Algorithms, Measures and Statistics
Longest Path and Main Path Analysis of Directed Acyclic Graphs
Presenter: Tim Evans
Abstract
(Abbreviated abstract, see pdf for figure and full text) Innovation leaves its marks in many documents. For technical innovations, academic papers, patents, and documents related to formal medical trials and approvals all contain references to relevant earlier work in their bibliography. Thus, the flow of ideas is encoded in the links made by citations between documents. These define a citation network (Price, 1965), where documents are the nodes, and there is a directed link from an older to a newer document when the older document is listed in the bibliography of the newer document.
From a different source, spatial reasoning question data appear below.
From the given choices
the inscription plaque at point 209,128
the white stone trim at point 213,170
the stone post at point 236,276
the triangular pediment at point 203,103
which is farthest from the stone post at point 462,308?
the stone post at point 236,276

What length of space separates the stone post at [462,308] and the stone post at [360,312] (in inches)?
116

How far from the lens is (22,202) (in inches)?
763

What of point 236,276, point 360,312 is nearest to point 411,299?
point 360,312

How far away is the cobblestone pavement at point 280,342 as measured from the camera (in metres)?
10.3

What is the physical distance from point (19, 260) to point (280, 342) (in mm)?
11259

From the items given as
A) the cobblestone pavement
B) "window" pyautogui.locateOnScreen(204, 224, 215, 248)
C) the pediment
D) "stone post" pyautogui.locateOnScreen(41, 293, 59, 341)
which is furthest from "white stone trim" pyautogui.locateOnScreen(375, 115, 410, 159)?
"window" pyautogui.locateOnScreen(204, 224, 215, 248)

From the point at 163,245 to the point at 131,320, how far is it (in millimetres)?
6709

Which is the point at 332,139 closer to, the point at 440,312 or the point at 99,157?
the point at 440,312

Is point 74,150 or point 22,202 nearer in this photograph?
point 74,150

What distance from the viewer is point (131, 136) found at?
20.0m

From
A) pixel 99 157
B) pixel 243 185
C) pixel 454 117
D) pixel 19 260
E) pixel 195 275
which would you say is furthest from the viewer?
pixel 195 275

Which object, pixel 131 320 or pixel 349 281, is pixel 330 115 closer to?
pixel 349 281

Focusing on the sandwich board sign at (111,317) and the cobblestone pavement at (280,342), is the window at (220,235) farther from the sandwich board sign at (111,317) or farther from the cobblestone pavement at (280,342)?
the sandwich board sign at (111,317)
This is a DAG (a directed acyclic graph) and the tools used to analyse a DAG must consider the inherent order in a DAG.One of the main tools used has been “main path analysis” proposed by Hummon and Doreian (1989) but used in many studies since then, e.g. it is available in the pajek network analysis package. Yet, main path analysis was proposed in an ad hoc manner and so the support for main path analysis rests on expert opinion in these later studies. Recently, we showed that the path of innovation can be studied using the longest path in a DAG (Ho et al., 2024a,b). The longest path is a natural measure for any DAG, e.g. it is linked to the geodesic in simple spacetime DAG models (Brightwell & Gregory 1991).We review the methods and results for large vaccine approval citation networks from Ho et al. (2024a,b). We will then compare the main path method used elsewhere (SPC in figure) and the longest path method that proved effective for the vaccine data. We will do this on simple toy models, some based on simple geometries, others on more realistic citation networks. We will also develop a new main path-like method based on information (SPE path in figure). Our conclusion is that Ho et al.'s (2024a,b) approach using the longest path is simpler, better motivated, and more effective than the historical main path method and our newer information-theoretic approach.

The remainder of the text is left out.